== Required action ==
Reproduce the records from the start through the line containing "What is the highest", inclusive, substituting "category" for "series" and changing nothing else.

(Stored data)
==========
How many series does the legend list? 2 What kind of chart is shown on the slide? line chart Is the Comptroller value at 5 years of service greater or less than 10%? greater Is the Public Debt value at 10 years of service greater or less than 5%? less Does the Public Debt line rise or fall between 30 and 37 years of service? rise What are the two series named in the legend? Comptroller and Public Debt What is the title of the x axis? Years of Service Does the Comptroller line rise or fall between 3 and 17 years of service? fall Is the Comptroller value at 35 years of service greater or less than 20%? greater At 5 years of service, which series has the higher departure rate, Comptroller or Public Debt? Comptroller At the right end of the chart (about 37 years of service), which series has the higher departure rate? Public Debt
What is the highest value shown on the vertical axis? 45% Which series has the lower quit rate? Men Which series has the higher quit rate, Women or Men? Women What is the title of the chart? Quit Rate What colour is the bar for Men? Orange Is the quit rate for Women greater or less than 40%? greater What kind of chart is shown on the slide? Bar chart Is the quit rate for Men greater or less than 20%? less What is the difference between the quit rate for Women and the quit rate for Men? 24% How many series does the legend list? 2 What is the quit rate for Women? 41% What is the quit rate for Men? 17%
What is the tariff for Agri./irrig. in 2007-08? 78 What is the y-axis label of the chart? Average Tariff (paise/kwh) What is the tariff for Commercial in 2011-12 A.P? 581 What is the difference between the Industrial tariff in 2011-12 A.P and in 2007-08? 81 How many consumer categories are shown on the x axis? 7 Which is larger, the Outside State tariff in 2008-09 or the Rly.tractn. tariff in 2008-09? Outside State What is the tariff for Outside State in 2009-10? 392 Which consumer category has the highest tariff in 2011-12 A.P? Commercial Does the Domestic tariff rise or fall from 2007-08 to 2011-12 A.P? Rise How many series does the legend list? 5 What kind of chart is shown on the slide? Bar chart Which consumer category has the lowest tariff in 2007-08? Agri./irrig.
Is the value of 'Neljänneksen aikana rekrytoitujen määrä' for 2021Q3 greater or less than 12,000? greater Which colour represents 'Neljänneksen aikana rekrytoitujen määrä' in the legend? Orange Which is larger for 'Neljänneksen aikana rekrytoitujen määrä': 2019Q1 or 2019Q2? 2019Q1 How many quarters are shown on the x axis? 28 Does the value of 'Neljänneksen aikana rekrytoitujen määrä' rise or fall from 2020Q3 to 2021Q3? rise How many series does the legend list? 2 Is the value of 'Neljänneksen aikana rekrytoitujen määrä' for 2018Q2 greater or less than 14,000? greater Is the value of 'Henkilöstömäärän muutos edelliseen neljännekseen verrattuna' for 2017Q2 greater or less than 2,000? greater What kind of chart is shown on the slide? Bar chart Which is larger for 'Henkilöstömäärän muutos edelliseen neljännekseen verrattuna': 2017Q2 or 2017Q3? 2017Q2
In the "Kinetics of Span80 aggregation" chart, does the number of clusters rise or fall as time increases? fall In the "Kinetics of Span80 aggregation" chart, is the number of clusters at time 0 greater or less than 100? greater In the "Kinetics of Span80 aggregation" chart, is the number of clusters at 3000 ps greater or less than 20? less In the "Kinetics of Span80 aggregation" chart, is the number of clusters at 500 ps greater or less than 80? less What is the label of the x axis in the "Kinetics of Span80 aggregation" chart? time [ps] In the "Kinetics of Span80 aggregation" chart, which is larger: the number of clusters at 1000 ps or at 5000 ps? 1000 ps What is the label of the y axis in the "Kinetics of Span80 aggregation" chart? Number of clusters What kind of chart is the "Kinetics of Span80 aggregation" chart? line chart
==========
== Your solution ==
How many category does the legend list? 2 What kind of chart is shown on the slide? line chart Is the Comptroller value at 5 years of service greater or less than 10%? greater Is the Public Debt value at 10 years of service greater or less than 5%? less Does the Public Debt line rise or fall between 30 and 37 years of service? rise What are the two category named in the legend? Comptroller and Public Debt What is the title of the x axis? Years of Service Does the Comptroller line rise or fall between 3 and 17 years of service? fall Is the Comptroller value at 35 years of service greater or less than 20%? greater At 5 years of service, which category has the higher departure rate, Comptroller or Public Debt? Comptroller At the right end of the chart (about 37 years of service), which category has the higher departure rate? Public Debt
What is the highest value shown on the vertical axis? 45% Which category has the lower quit rate? Men Which category has the higher quit rate, Women or Men? Women What is the title of the chart? Quit Rate What colour is the bar for Men? Orange Is the quit rate for Women greater or less than 40%? greater What kind of chart is shown on the slide? Bar chart Is the quit rate for Men greater or less than 20%? less What is the difference between the quit rate for Women and the quit rate for Men? 24% How many category does the legend list? 2 What is the quit rate for Women? 41% What is the quit rate for Men? 17%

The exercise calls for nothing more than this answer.